··· Kutipan Dokumen ···

Menagih Janji Biden
Pada 8 November 2020 lalu, jalanan-jalanan di kota New York lebih semarak dari biasanya. Di beberapa pojok terlihat muda-mudi bersuka cita sembari menari diiringi dentuman musik accapela ‘Somebody to Love’ milik band legendaris Queen. Bukan hanya di New York, riuh kegembiraan juga tumpah ruah di sepanjang jalan di Pennsylvania, Philadelphia; Oakland, California; Downtown, Washington DC; New Orleans dan Chicago, Illinois, merayakan kemenangan Presiden Joseph Robinette Biden Jr atau yang akrab disapa Joe Biden dan Wakil Presiden Kamala Devi Harris.
Namun menit-menit penghitungan suara antara kubu petahana Donald Trump dan Joe Biden bisa dikatakan membuat banyak orang menahan napas beberapa detik setiap kali melihat jumlah perolehan suara terbaru. Jangankan di negara Paman Sam tersebut, di Indonesia contohnya, salah satu mahasiswa Magister di salah satu perguruan tinggi swasta bercerita dirinya turut merasakan kecemasan tersebut. Sahabatnya yang bermukim di Chicago, yang ayahnya merupakan imigran, turut harap-harap cemas apabila Trump kembali unggul di pemilu Amerika Serikat.
Pemilihan Umum AS kali ini disebut-sebut mampu menuai partisipasi pemilih terbanyak selama lebih dari 100 tahun terakhir. Perolehan suara terakhir menunjukkan hasil electoral vote 306 untuk Biden dan 232 untuk Trump serta 78,707,614 popular vote untuk Biden dan 73,125,996 untuk Trump. Salah satu laporan yang diterbitkan oleh Council of American-Islamic Relations (CAIR) menjelaskan bahwa 70 persen muslim di Amerika memberikan suaranya untuk Biden dan 17 persen untuk Trump. Bukan hanya komunitas Muslim, namun sebagian besar masyarakat Amerika mendambakan kemenangan Biden dalam pemilihan kali ini.
Bagaimana tidak, kepemimpinan Trump selama satu periode telah membuat Muslim dan kelompok minoritas lainnya resah karena sentiment-sentimen ‘anti muslim’ dan ‘anti white’ yang dilontarkannya bahkan jauh sebelum terpilih dalam pemilihan umum 2016. Tidak hanya itu, kebijakan-kebijakan kontroversial yang ‘memecah belah’ Amerika yang seharusnya menjadi sebuah melting pot bagi semua kalangan termasuk pendatang yang menginginkan harapan kehidupan yang lebih baik.

··· Baris Tersimpan ···

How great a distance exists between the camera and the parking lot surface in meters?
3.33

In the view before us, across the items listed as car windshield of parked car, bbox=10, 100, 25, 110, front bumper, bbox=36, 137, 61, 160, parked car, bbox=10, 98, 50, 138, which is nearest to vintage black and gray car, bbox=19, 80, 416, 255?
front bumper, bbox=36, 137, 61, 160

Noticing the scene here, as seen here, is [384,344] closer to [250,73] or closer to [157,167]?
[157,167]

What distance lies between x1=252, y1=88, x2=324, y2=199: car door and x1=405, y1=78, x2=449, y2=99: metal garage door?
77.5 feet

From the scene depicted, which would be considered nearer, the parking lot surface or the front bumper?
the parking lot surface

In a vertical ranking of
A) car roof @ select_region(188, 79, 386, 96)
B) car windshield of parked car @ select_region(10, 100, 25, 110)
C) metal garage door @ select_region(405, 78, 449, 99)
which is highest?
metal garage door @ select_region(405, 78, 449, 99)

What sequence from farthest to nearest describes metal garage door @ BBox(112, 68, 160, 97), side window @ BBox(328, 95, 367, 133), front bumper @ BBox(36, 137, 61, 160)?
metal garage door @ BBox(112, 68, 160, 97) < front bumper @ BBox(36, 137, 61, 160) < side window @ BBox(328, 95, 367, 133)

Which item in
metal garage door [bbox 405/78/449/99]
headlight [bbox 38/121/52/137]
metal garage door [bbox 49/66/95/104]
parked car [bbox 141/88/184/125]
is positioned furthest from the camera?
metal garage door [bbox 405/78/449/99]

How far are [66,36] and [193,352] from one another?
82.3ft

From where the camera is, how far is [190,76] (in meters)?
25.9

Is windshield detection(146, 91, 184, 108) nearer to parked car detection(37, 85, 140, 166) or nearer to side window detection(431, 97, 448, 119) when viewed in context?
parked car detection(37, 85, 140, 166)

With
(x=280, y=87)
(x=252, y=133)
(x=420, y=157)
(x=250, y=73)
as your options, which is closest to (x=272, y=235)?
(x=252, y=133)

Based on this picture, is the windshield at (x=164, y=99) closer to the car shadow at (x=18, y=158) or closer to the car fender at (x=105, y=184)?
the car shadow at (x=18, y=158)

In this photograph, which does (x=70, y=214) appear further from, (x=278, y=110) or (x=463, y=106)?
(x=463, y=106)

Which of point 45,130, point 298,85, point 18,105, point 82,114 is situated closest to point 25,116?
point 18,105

···
··· Baris Tersimpan ···

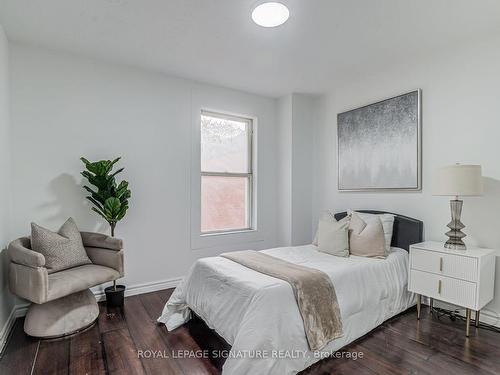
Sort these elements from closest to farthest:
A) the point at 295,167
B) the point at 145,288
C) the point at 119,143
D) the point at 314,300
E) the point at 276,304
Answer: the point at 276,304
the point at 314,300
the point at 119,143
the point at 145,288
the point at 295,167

···
··· Baris Tersimpan ···

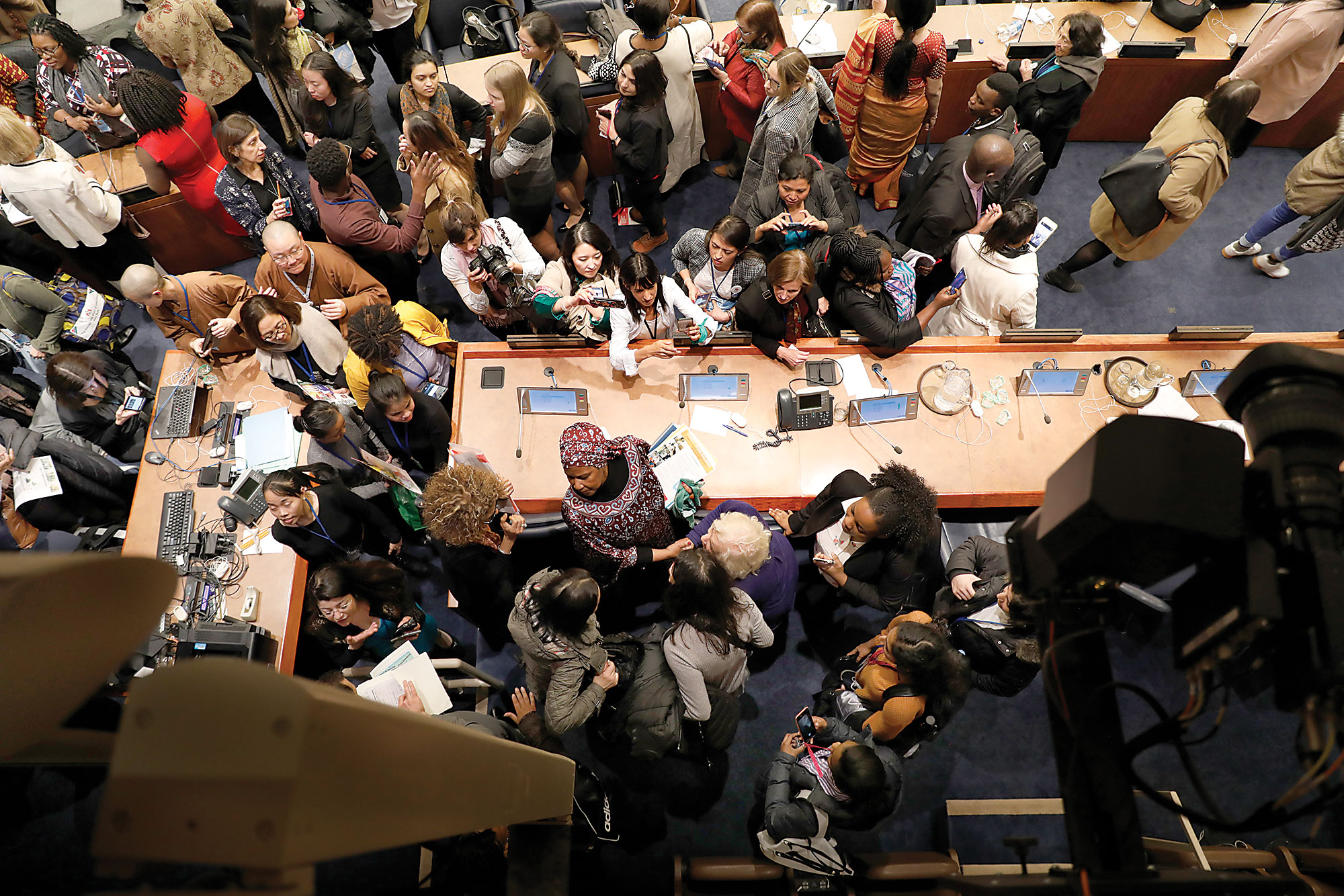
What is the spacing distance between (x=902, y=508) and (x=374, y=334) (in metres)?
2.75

···

Soal Singkat 1:
Menurut kutipan dokumen, berapa electoral vote yang diperoleh Biden?
Soal Singkat 2:
Tolong ubah bagian kutipan dokumen mulai dari "Pemilihan Umum AS" sampai dengan "pemilihan kali ini." dengan mengganti "laporan" menjadi "kajian".
Baris-baris data itu merupakan bahan yang terpisah dari kutipan dokumen.

Jawaban Tertulis 1:
306 electoral vote.

Jawaban Tertulis 2:
Pemilihan Umum AS kali ini disebut-sebut mampu menuai partisipasi pemilih terbanyak selama lebih dari 100 tahun terakhir. Perolehan suara terakhir menunjukkan hasil electoral vote 306 untuk Biden dan 232 untuk Trump serta 78,707,614 popular vote untuk Biden dan 73,125,996 untuk Trump. Salah satu kajian yang diterbitkan oleh Council of American-Islamic Relations (CAIR) menjelaskan bahwa 70 persen muslim di Amerika memberikan suaranya untuk Biden dan 17 persen untuk Trump. Bukan hanya komunitas Muslim, namun sebagian besar masyarakat Amerika mendambakan kemenangan Biden dalam pemilihan kali ini.